The Q&A Archives: Money Tree

Question: I've had a money tree for at least 3-4 years that was growing beautifully. All of a sudden it started losing leaves, some turning yellow. It looked like it wanted to grow and was getting rid of the crowded stems/leaves. I repotted the plant since I hadn't since first getting it. I used the wrong type of stayed too moist and the plant just stopped doing anything. I then read you could trim the stems to reshape and make it regrow. I did that and nothing happened but the stems turning brown and looking dead. I then cut the whole thing back, I've repotted it in normal soil in a pot that will drain the water. Can I save this plant? !!!! Any help is much appreciated. Thank you, Kellyn

Answer: I think your plant has lived out its normal lifecycle. Your money plant, Lunaria biennis to be horticulturally correct, is technically a biennial ? meaning it grows leaves the first year and flowers the second. After flowering, it dies. Luckily (or unluckily depending on your point of view) it can reseed itself through the garden quite aggressively. Since yours is in a container, this may not happen in your garden.

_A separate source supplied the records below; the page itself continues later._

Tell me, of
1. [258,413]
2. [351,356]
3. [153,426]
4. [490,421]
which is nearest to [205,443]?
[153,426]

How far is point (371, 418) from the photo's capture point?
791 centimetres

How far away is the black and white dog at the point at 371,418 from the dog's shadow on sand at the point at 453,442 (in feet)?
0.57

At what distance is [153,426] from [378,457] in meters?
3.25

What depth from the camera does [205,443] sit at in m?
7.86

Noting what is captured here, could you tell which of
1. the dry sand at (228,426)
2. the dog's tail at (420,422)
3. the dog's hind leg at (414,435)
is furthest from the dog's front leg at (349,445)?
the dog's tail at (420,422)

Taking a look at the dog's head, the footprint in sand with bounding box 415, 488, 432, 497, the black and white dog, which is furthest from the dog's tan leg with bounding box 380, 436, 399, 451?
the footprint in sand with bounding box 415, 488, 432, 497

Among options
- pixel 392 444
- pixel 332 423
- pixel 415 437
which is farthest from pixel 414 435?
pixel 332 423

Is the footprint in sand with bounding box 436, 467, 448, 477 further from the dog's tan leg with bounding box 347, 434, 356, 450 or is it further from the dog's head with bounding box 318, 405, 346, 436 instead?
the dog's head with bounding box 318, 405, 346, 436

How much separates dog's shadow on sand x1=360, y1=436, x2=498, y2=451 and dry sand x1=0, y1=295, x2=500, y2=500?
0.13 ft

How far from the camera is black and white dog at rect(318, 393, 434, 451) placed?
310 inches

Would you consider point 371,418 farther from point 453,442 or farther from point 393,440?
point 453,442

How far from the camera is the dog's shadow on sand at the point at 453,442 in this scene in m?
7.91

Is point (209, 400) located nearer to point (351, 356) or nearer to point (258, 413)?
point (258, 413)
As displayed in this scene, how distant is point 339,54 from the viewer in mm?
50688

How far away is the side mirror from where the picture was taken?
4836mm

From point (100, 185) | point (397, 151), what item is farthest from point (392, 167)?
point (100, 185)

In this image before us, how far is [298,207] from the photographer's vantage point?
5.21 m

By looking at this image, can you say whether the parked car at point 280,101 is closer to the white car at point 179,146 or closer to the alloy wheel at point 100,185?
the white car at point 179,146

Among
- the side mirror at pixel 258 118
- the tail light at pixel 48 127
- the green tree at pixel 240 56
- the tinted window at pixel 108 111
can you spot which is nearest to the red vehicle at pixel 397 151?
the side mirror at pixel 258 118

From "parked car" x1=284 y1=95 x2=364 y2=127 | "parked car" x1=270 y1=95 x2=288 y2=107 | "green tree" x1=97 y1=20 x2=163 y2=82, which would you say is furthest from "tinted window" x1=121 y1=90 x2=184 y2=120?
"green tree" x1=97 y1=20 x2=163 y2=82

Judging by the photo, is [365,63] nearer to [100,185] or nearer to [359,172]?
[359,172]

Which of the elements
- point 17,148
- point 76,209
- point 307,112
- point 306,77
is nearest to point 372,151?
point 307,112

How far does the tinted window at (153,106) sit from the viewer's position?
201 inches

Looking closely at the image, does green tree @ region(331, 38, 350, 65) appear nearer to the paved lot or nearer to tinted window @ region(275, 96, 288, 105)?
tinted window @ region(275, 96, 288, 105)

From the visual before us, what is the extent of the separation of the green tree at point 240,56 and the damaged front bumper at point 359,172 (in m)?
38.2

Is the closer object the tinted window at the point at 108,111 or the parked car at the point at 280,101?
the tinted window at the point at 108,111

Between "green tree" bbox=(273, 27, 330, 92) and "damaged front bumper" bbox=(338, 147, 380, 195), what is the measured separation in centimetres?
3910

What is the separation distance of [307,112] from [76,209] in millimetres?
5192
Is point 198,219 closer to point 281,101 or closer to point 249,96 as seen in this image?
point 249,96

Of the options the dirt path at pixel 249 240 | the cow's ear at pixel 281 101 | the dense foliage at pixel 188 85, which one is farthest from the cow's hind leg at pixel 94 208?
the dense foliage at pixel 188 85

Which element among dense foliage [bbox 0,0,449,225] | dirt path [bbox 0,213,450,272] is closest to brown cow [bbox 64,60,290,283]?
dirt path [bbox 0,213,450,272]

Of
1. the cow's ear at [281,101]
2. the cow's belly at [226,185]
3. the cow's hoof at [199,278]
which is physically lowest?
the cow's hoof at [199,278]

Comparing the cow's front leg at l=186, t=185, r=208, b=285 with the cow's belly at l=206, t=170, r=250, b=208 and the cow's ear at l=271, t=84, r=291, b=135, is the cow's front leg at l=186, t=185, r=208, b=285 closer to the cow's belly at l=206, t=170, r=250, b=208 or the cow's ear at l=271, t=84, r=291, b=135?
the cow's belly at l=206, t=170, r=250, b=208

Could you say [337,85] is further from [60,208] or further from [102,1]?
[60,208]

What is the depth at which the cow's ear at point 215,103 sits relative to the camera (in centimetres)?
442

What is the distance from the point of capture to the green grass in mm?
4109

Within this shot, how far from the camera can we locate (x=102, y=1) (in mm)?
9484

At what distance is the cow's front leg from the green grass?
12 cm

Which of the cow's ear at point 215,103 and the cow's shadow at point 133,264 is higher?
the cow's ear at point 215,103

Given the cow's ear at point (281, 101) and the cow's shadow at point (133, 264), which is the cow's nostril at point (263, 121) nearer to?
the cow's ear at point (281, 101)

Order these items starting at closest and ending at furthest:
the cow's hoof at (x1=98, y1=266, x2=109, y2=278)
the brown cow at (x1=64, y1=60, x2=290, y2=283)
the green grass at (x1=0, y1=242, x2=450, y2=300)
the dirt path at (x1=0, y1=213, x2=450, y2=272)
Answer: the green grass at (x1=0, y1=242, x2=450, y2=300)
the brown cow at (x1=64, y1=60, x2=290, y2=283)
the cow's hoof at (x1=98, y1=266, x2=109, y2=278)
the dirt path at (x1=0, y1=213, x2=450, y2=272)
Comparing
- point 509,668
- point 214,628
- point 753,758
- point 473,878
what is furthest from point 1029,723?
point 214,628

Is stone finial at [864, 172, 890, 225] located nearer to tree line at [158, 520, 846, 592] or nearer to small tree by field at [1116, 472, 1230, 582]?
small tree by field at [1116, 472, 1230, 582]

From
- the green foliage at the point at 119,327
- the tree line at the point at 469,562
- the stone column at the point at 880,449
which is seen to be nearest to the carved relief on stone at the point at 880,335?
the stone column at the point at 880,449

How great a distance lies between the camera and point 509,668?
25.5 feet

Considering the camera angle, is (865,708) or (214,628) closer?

The mauve-purple or white flowers are quite striking in the spring and the plant can be appreciated strictly for the flowers alone. The flowers appear in May ? June and the seeds come into their own in the end of July, beginning of August. Many people harvest the seed for floral decorations but do leave some scattered around the garden for the next season?s crop of money.

I'd recommend replacing your plant and when the new one produces seed pods, snatch a few off and save them for replanting. This way you'll never run out of money plants.